**ACTIVITY**
What lines in the entries below contain the word "google"? Copy all of them.

**DATA FOR REVIEW**
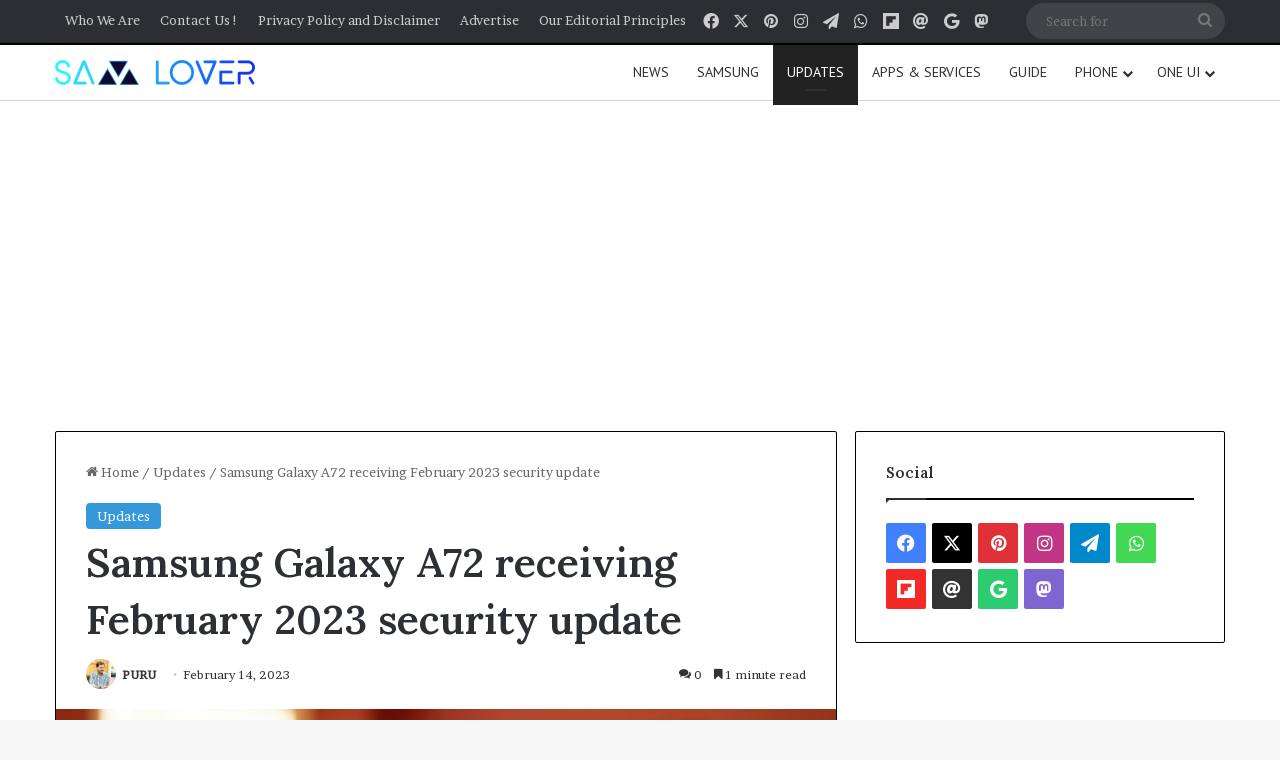

--- FILE ---
content_type: text/html; charset=utf-8
request_url: https://www.google.com/recaptcha/api2/aframe
body_size: 266
content:
<!DOCTYPE HTML><html><head><meta http-equiv="content-type" content="text/html; charset=UTF-8"></head><body><script nonce="L90nhzeEeMO5IOaxKhx_Vg">/** Anti-fraud and anti-abuse applications only. See google.com/recaptcha */ try{var clients={'sodar':'https://pagead2.googlesyndication.com/pagead/sodar?'};window.addEventListener("message",function(a){try{if(a.source===window.parent){var b=JSON.parse(a.data);var c=clients[b['id']];if(c){var d=document.createElement('img');d.src=c+b['params']+'&rc='+(localStorage.getItem("rc::a")?sessionStorage.getItem("rc::b"):"");window.document.body.appendChild(d);sessionStorage.setItem("rc::e",parseInt(sessionStorage.getItem("rc::e")||0)+1);localStorage.setItem("rc::h",'1769908505932');}}}catch(b){}});window.parent.postMessage("_grecaptcha_ready", "*");}catch(b){}</script></body></html>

**SOLUTION BELOW**
request_url: https://www.google.com/recaptcha/api2/aframe
<!DOCTYPE HTML><html><head><meta http-equiv="content-type" content="text/html; charset=UTF-8"></head><body><script nonce="L90nhzeEeMO5IOaxKhx_Vg">/** Anti-fraud and anti-abuse applications only. See google.com/recaptcha */ try{var clients={'sodar':'https://pagead2.googlesyndication.com/pagead/sodar?'};window.addEventListener("message",function(a){try{if(a.source===window.parent){var b=JSON.parse(a.data);var c=clients[b['id']];if(c){var d=document.createElement('img');d.src=c+b['params']+'&rc='+(localStorage.getItem("rc::a")?sessionStorage.getItem("rc::b"):"");window.document.body.appendChild(d);sessionStorage.setItem("rc::e",parseInt(sessionStorage.getItem("rc::e")||0)+1);localStorage.setItem("rc::h",'1769908505932');}}}catch(b){}});window.parent.postMessage("_grecaptcha_ready", "*");}catch(b){}</script></body></html>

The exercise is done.